> **YOUR TASKS**
- 1) In the passage on Ivory Coast cocoa below, translate this sentence into French: "The US, EU and African Union all upheld the ban to support the rightful victor, and now these prohibitions are being rescinded."
- 2) According to the passage on Ivory Coast cocoa below, what price level has been a floor for cocoa in recent times?

> **SELECTED EXTRACT**
|---|
Despite President Alassane Ouattara’s victory at the ballot box in Ivory Coast’s elections at the end of last year, he was unable to formally take office until French special forces arrested former leader Laurent Gbagbo on 11 April. In between, Ouattara had banned the export of cocoa to pressurise Gbagbo’s departure. The US, EU and African Union all upheld the ban to support the rightful victor, and now these prohibitions are being rescinded.

David Jones of IG Markets explains that during the crisis we saw “some big moves in both directions – London Cocoa ran up to 2,400 in March, from around 1,900 at the end of 2010 – but as things seem to be getting sorted out it has gone all the way back down again to 1,900.” Despite these sharp moves, traders have had the distractions of events in north Africa and the Japanese earthquake to deal with. Once the stockpiled cocoa hits the market, the question will be whether the price will drop further or whether the market has already factored this in. Jones says “1,800 has been a floor in recent times, if someone was of the opinion that the price has overshot to the downside there is a good risk reward down here if buying at 1,917 (July London Cocoa) with a stop beyond 1,800, looking for a move back up to the early 20s.”
|---|
> **DATA EXTRACT**
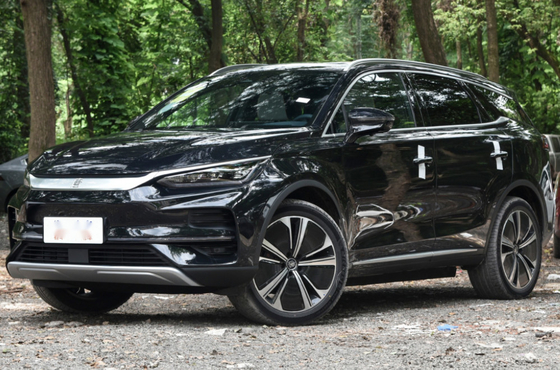BYD TANG EV730 Pure Electric SUV Long Driving EV Cars 7 Seats Home Cars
|---|
> **SOLUTION LIST**
- 1) Les États-Unis, l'UE et l'Union africaine ont tous maintenu l'interdiction pour soutenir le vainqueur légitime, et ces interdictions sont désormais en train d'être levées.

- 2) 1,800.